Se levantó y salió de la tienda, dejándola sola, pero esta vez no estaba
atada, solo encadenada. Y aquella nueva libertad le daba también nuevas
posibilidades. No sabía cuánto tiempo tenía, así que se puso en pie y
comprobó hasta dónde podía llegar. Estirando la cadena tanto como pudo,
descubrió que alcanzaba a varios de los arcones y a una de las mesas. Sin
embargo, el líder de los rebeldes no había dejado nada al azar. Ahora todo
estaba bajo llave, y sobre la mesa solo había papeles, planos de Nueva
Masdar y otros lugares cercanos.
En un estuche de madera descubrió una pluma antigua y un tintero. No
le gustaba la idea de romperla, pero la cabeza metálica del plumín podía
servirle como ganzúa improvisada. La cogió y regresó junto al poste,
escondiéndola bajo una de las alfombras entre la arena.
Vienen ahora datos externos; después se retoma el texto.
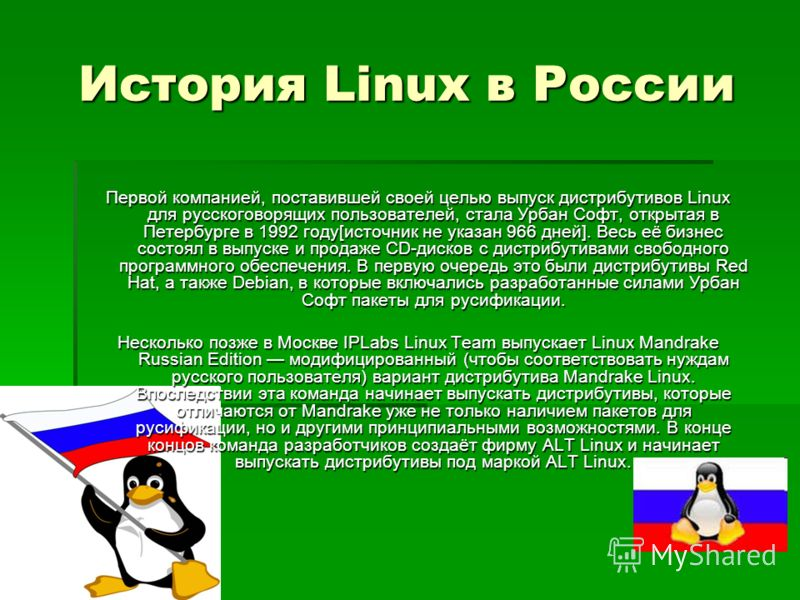 История Linux в России Первой компанией, поставившей своей целью выпуск дистрибутивов Linux для русскоговорящих пользователей, стала Урбан Софт, открытая в Петербурге в 1992 году[источник не указан 966 дней]. Весь её бизнес состоял в выпуске и продаж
Después se sentó
apresuradamente, justo a tiempo, porque Uday apareció en la puerta y clavó
su mirada en ella.
Alba sintió sus mejillas sonrojadas y su respiración agitada, y pensó que
la había descubierto. Era demasiado evidente que se había movido de su
sitio y había regresado a la carrera. Temió que volviese a atarla y que su
fuga fuese a fracasar antes siquiera de haber comenzado. Sin embargo, el
hombre solo la observó durante unos instantes y después siguió hacia el
interior de la tienda. Señaló un catre en una de las esquinas, frente al suyo.
—Hoy dormirás ahí.
—¿No puedo tener un poco de intimidad? —se atrevió a decir.
—¿Has hecho algo para merecerla? —contestó él, con una media
sonrisa.
—Parece que la hospitalidad de los pueblos del desierto no es tanta
como dicen…
Lanzándole una mirada fulminante, Uday cogió uno de los biombos que
tenía junto a la entrada y lo colocó en medio de la estancia, tapando su
cama en parte. No era perfecto, pero no la vería directamente.
—¿Está contenta ahora, su majestad? —le preguntó, con sorna.
—Sí, gracias. Voy a acostarme ya, si no te importa.
Cruzó al otro lado y se sentó en el catre, que era poco más que una cama
plegable de viaje, de madera, con cojines y varias mantas finas para
cubrirla. Era mullida al menos. La cadena en torno a su tobillo quedaba lo
bastante holgada como para tumbarse en ella, lo cual también era un alivio.
Observó a su compañero de habitación a través de las aberturas en el
biombo. Estaba quitándose las botas, después siguió con la chaqueta y el
pañuelo que llevaba al cuello. Cuando desató su fajín y comenzó a sacarse
la camisa por encima de la cabeza, quedando con su torso musculoso al
descubierto, Alba apartó la mirada, ligeramente ruborizada.
Todavía no tenía forma de poner en marcha su plan, así que decidió
ponerse cómoda a su vez y descansar un poco. Debajo de la túnica no
llevaba más que unos pantalones de algodón y la ropa interior, no había
previsto que la secuestrasen y tener que pasar la noche fuera del palacio.
Dio la espalda al biombo y comenzó a desvestirse, buscando después una
sábana o algo con lo que envolverse en aquella cama tan precaria. No
parecía que sus captores hubiesen pensado en ello. Se giró y vio a Uday
observándola desde el otro lado del biombo, como ella misma había hecho.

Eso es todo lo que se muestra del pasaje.